[Trecho selecionado]

BEM-AVENTURADOS OS QUE SÃO BRANDOS E PACÍFICOS
Injúrias e violências
1. Bem-aventurados os que são brandos, porque possuirão a Terra. (S.
Mateus, 5:5.)
2. Bem-aventurados os pacíficos, porque serão chamados filhos de Deus.
(S. Mateus, 5:9.)
3. Sabeis que foi dito aos antigos: Não matareis e quem quer que mate
merecerá condenação pelo juízo. Eu, porém, vos digo que quem quer que se puser
em cólera contra seu irmão merecerá condenação no juízo; que aquele que disser
a seu irmão: Racca, merecerá condenado pelo conselho; e que aquele que lhe
disser: És louco, merecerá condenado ao fogo do inferno. (S. Mateus, 5:21 e
22.)
4. Por estas máximas, Jesus faz
da brandura, da moderação, da mansuetude, da afabilidade e da paciência, uma
lei. Condena, por conseguinte, a violência, a cólera e até toda expressão
descortês de que alguém possa usar para com seus semelhantes. Racca, entre os
hebreus, era um termo desdenhoso que significava — homem que não vale nada, e
se pronunciava cuspindo e virando para o lado a cabeça. Vai mesmo mais longe,
pois que ameaça com o fogo do inferno aquele que disser a seu irmão: És louco.
Evidente se torna que aqui,
como em todas as circunstâncias, a intenção agrava ou atenua a falta; mas, em
que pode uma simples palavra revestir-se de tanta gravidade que mereça tão
severa reprovação? É que toda palavra ofensiva exprime um sentimento contrário
à lei do amor e da caridade que deve presidir às relações entre os homens e manter
entre eles a concórdia e a união; é que constitui um golpe desferido na
benevolência recíproca e na fraternidade; é que entretém o ódio e a
animosidade; é, enfim, que, depois da humildade para com Deus, a caridade para
com o próximo é a lei primeira de todo cristão.
5. Mas, que queria Jesus dizer por estas palavras: “Bem-aventurados os que são brandos, porque possuirão a Terra”, tendo recomendado aos homens que renunciassem aos bens deste mundo e havendo-lhes prometido os do céu?
Enquanto aguarda os bens do
céu, tem o homem necessidade dos da Terra para viver. Apenas, o que ele lhe
recomenda é que não ligue a estes últimos mais importância do que aos
primeiros.
Por aquelas palavras quis dizer
que até agora os bens da Terra são açambarcados pelos violentos, em prejuízo
dos que são brandos e pacíficos; que a estes falta muitas vezes o necessário,
ao passo que outros têm o supérfluo. Promete que justiça lhes será feita, assim
na Terra como no céu, porque serão chamados filhos de Deus. Quando a Humanidade
se submeter à lei de amor e de caridade, deixará de haver egoísmo; o fraco e o
pacífico já não serão explorados, nem esmagados pelo forte e pelo violento. Tal
a condição da Terra, quando, de acordo com a lei do progresso e a promessa de
Jesus, se houver tornado mundo ditoso, por efeito do afastamento dos maus.

[/Trecho selecionado]
[Registros fornecidos]

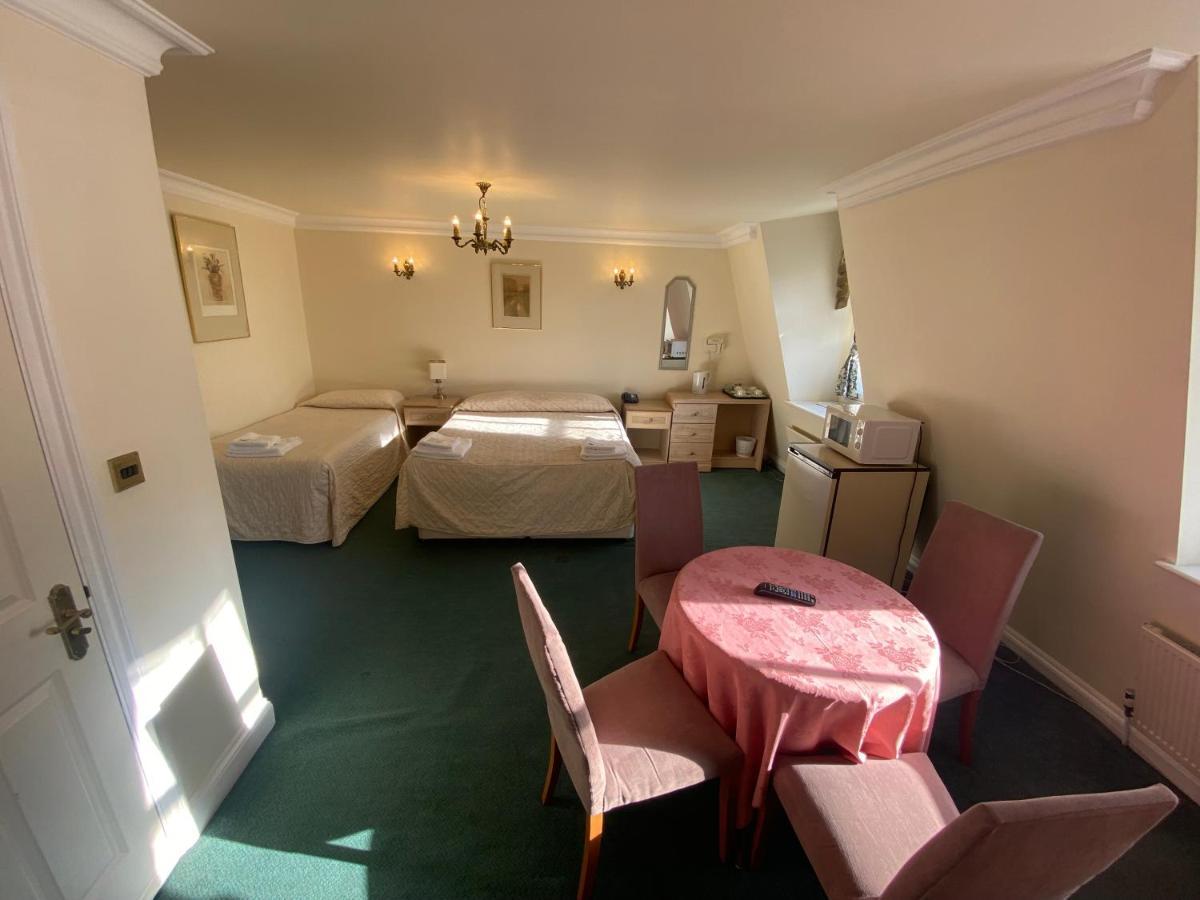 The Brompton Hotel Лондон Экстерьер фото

[/Registros fornecidos]
[Registros fornecidos]

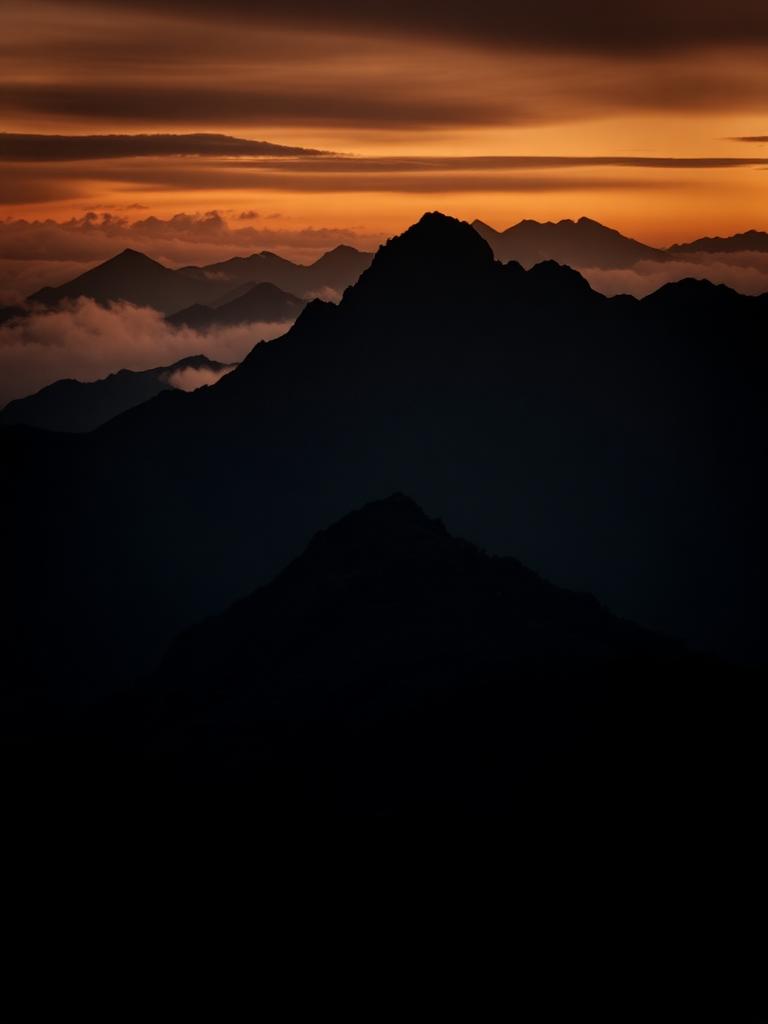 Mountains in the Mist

[/Registros fornecidos]

■ **Sua tarefa**:
De acordo com o trecho selecionado, o que significava o termo "Racca" entre os hebreus?

■ **Resposta do exercício**:
Era um termo desdenhoso que significava "homem que não vale nada".